Finally, we will take up the final major objection
Objection 4. Doesn't Christ have as much efficacy to save as to damn? (see Romans 5:17)
Answer 1. There is a difference between a necessary extension and a voluntary one. Adam's sin was extensive necessarily. But salvation by Christ is of free grace, wholly of God's pleasure, and therefore it is called the "free gift" (Romans 5:15).
2. Nowhere in Scripture is Christ compared to Adam in the extent of His object, but only in the efficacy of His obedience. All, and everyone, are not in Christ radically, as they were in Adam. All are not given to Christ; but "as many (says Christ) as Thou has given Me." As all the offspring of Adam fell by his sin, so all that are Christ's are saved by His death; as all that are in Adam die, so all that are in Christ are made alive (1Corinthians 15:22).
3. So that Paul would not be misunderstood, and the word "all" in Romans 5:18 be taken universally, he switches terms in the following verse, and replaces "all" with "many." "By the obedience of one shall many be made righteous."

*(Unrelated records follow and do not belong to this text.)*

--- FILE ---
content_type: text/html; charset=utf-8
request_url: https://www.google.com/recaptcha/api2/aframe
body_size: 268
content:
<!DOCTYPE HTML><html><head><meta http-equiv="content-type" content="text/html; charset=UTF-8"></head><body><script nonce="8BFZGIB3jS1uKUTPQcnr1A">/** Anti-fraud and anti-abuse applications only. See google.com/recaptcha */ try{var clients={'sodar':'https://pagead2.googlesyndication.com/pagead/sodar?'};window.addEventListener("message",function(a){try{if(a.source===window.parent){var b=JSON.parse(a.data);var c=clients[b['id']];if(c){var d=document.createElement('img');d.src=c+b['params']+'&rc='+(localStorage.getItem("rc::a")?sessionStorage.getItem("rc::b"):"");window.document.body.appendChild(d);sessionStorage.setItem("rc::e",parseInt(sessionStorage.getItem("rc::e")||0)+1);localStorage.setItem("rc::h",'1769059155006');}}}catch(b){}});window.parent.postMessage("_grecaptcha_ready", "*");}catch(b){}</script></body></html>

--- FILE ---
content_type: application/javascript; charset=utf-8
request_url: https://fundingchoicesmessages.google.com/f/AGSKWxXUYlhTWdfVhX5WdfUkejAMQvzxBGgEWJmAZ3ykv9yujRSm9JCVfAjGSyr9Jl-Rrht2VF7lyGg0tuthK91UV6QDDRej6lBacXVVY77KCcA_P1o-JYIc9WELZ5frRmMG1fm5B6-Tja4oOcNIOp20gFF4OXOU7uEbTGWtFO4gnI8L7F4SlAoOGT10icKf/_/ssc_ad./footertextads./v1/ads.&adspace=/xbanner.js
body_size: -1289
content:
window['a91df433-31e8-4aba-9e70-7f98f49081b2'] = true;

Objection 5. In Romans 14:15, it is said, "destroy not him for whom Christ died." And in 2 Peter 2:1, people are described as "denying the Lord that bought them."
Answer 1. Everlasting destruction cannot be intended by the word destroy in Romans 14:15, and the context shows this. Throughout chapter 14, Paul is exhorting the believing Romans not to condemn one another on account of things indifferent; nor to destroy the weak believer's peace of mind by doing anything (which although it might be indifferent, and not evil in itself) that might become a stumbling-block to him. Paul says, " I am persuaded that there is nothing unclean of itself; but to him that esteemeth anything unclean, to him it is unclean. If thy brother be grieved with thy meat, now walkest thou not charitably. Destroy not" (by your eating meat your brother considers unclean) the peace of mind of one of the weaklings of that flock "for which Christ died." Don't put a stumbling-block, or an occasion of falling in your weak brother's way (Romans 14:13-15). "Whether therefore ye eat, or drink, or whatsoever ye do, do all to the glory of God. Give none offense" (1 Corinthians 10:31,32). 1 Corinthians 8 basically asserts the same thing.
2. Those spoken of in 2 Peter 2:1, as "denying the Lord that bought them," are described by the apostle as, "false teachers" - hypocritical professors, tares among the wheat (Matthew 13:25,38). These people had not been bought and redeemed by Christ from eternal death; they had merely abstained from the pollutions of the world through a theoretical knowledge of the Lord Jesus Christ (2 Peter 2:20). They made an outward profession of the gospel, through which outward morality they associated with the people of God and were taken into the church. They then secretly introduced damnable heresies into the church. Many followed them, and therefore the way of truth was evil spoken of. At some point, they were either exposed or simply returned back into the world. All this time they were "goats" and not "sheep;" ravening wolves, not gentle lambs. And as Peter closes the chapter concerning them, he says, "It is happened to them according to the true proverb. The dog is turned to its own vomit again, and the sow that was washed to her wallowing in the mire" (2 Peter 2:1-3, 17-22).
3. Peter (2 Peter 2:1) does not appear to be speaking here of the purchase of the Redeemer's blood. The name or title, Lord (Greek, depotes), is not used anywhere in the New Testament in reference to Jesus, but only to the Father, as in Luke 2:29; Acts 4:24; 2 Timothy 2:22; and especially in Jude 1:4. Here "the only Lord God" is distinguished from "our Lord Jesus Christ." And even if it could be proven to apply to Christ in the above text, it may be explained upon the principle that it is not uncommon with the writers of Scripture to speak of things not as they actually are, but according to the profession of the party referred to. For instance, (Matthew 13:12): "Whosoever hath, to him shall be given, and he shall have more abundance; but whosoever hath not, from him shall be taken away even that he hath" in other words, that "which he seemeth to have," as it is explained in Luke 8:18. So apostates may said to be "twice dead," which would seem to imply that they had been spiritually alive, though in fact that was never the case, but merely what they professed to be.
4. Based upon this we can say that even if we grant the premises, it only follows that such as think themselves redeemed, or are thought so by others, may blaspheme and perish. This does not make all the world redeemed. This certainly cannot establish the doctrine of Universal Redemption.